C. L. : Lorsque vous commencez à imaginer votre film, vous n'envisagez pas l'âge spécifique du public auquel vous vous adressez ?
A. D. : L'objectif est que chacun se retrouve dans le film. Je ne peux pas imaginer et anticiper les désirs du jeune public. Parfois, les réalisateurs qui créent des films spécifiquement pour les enfants projettent leurs idées préconçues et négatives sur les enfants et se sentent obligés de proposer beaucoup de scènes d'action, ou encore des personnages à la psychologie monolithique. Cette démarche concourt à porter un jugement arrêté sur chacun. C'est grave de transmettre ces aprioris au public alors que la réalité est plus riche et complexe : personne n'est jamais exclusivement bon ou mauvais et chacun exprime à la fois ses forces et faiblesses.
Les enfants ont beaucoup moins de préjugés. Lorsque je dis que ce film s'adresse à toute la famille, c'est que je questionne les valeurs transmises. Le chien a pour sagesse de vivre dans le moment présent. Revenir à l'état d'innocence lorsque l'on est adulte, c'est vivre vraiment la vie.

C. L. : Si être réalisatrice de long métrage est un combat, cela l'est-il doublement pour le cinéma d'animation qui trouve notamment encore plus difficilement sa place dans les festivals internationaux ?
A. D. : Je suis entrée dans une école de cinéma à 18 ans pour étudier la direction de la photographie et j'en suis sortie à 22 ans alors que tout le monde me décourageait à faire mon travail : j'ai toujours eu l'habitude de continuer à faire ce que j'aime contrairement à ce que l'on pensait autour de moi. En plus, le contexte social en Roumanie est beaucoup plus machiste qu'en France. Durant les dix dernières années, j'étais la seule réalisatrice de longs métrages en Roumanie et la seule directrice de photographie de films en prises de vue réelles jusque l’an dernier. J'ai appris à faire face au regard négatif autour de moi à l'égard de ma place de femme dans le cinéma.
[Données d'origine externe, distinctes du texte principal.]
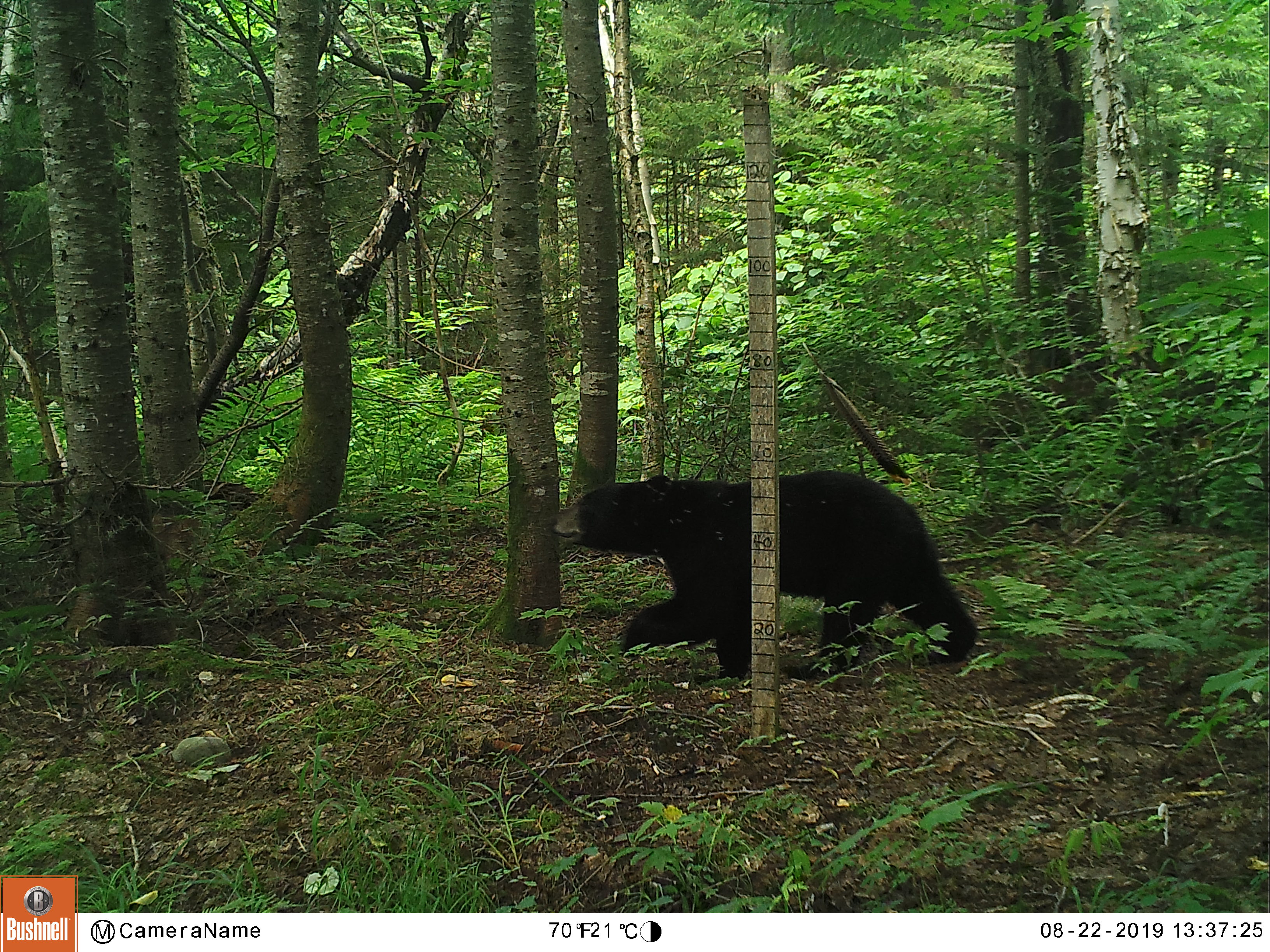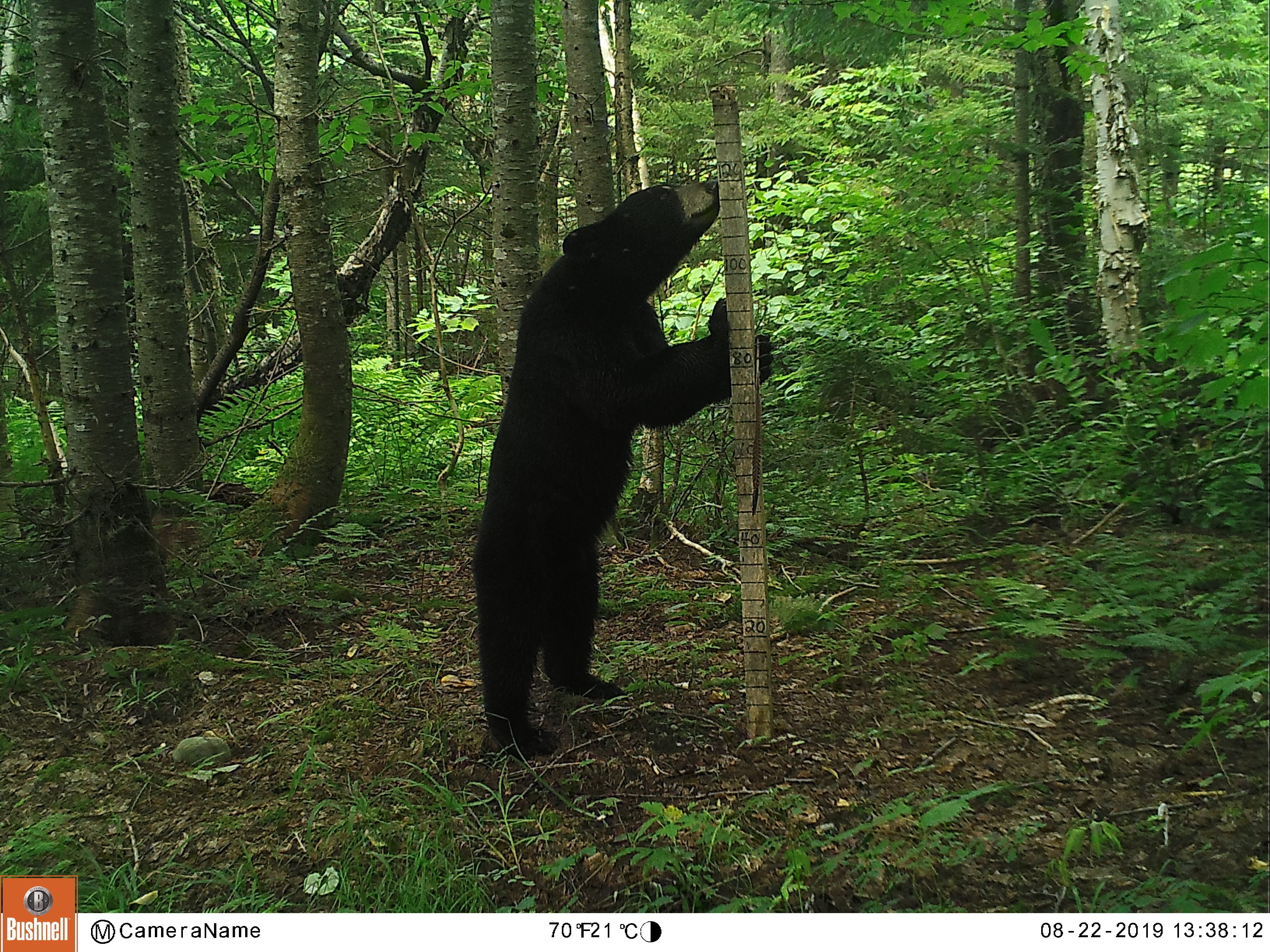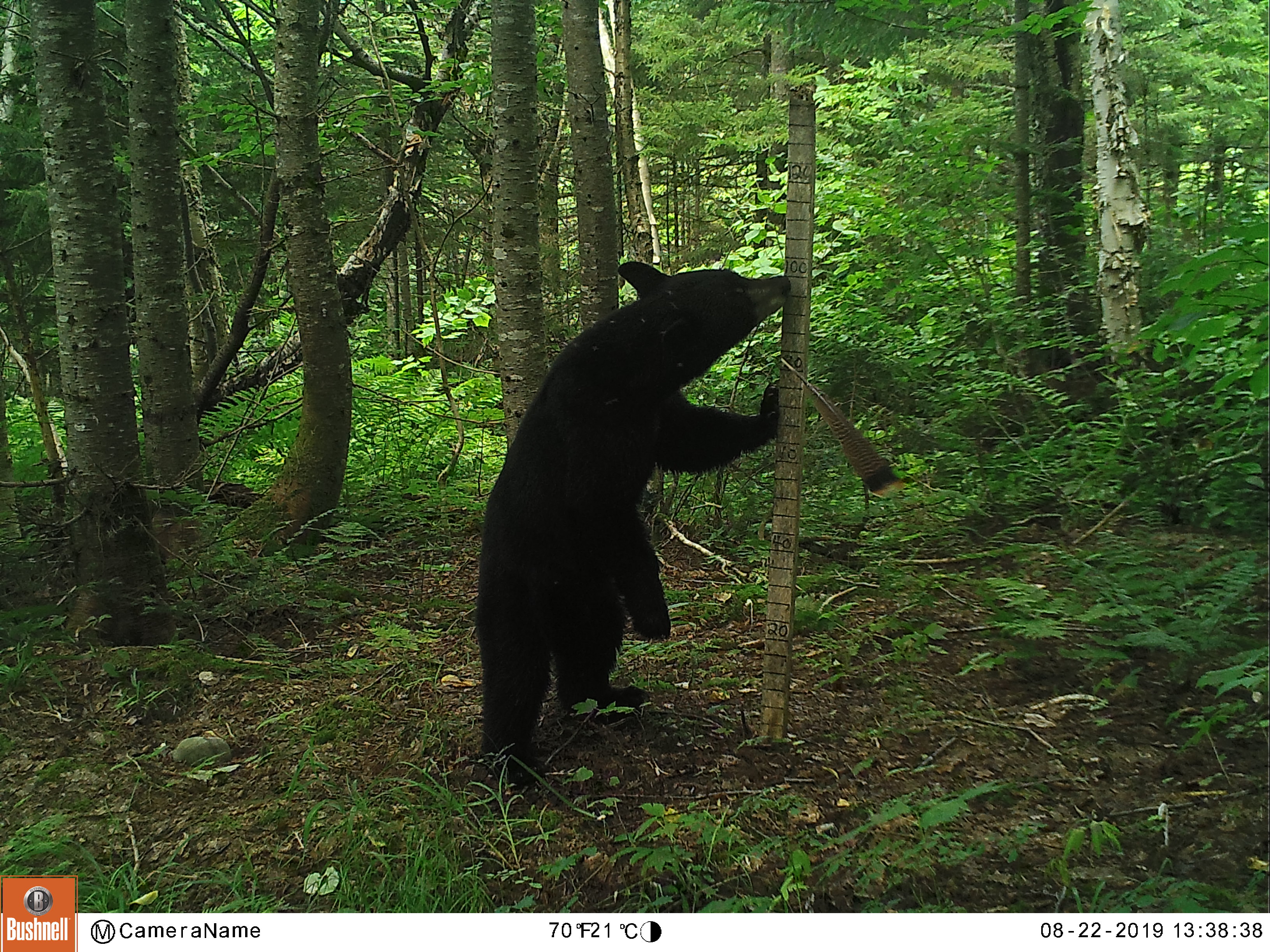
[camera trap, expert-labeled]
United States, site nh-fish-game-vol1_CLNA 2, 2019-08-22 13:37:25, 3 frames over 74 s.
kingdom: Animalia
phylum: Chordata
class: Mammalia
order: Carnivora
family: Ursidae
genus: Ursus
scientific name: Ursus americanus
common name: black bear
Black bear (Ursus americanus).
Je réalise mes longs métrages d'animation avec la liberté du court : je travaille avec une équipe réduite. Comme c’est un système de production atypique, je dois trouver des partenaires qui me suivent aussi en tant que productrice. J'ai fini par assumer le fait d'avoir une organisation atypique à l’instar de mes films qui le sont aussi. Pour cette raison, j'ai déjà refusé à plusieurs reprises de travailler avec des grands studios car ils ne m'offraient pas carte blanche dans mes choix de réalisation. En tant qu'artiste, la cohérence de mon travail et le contact humain sont primordiaux.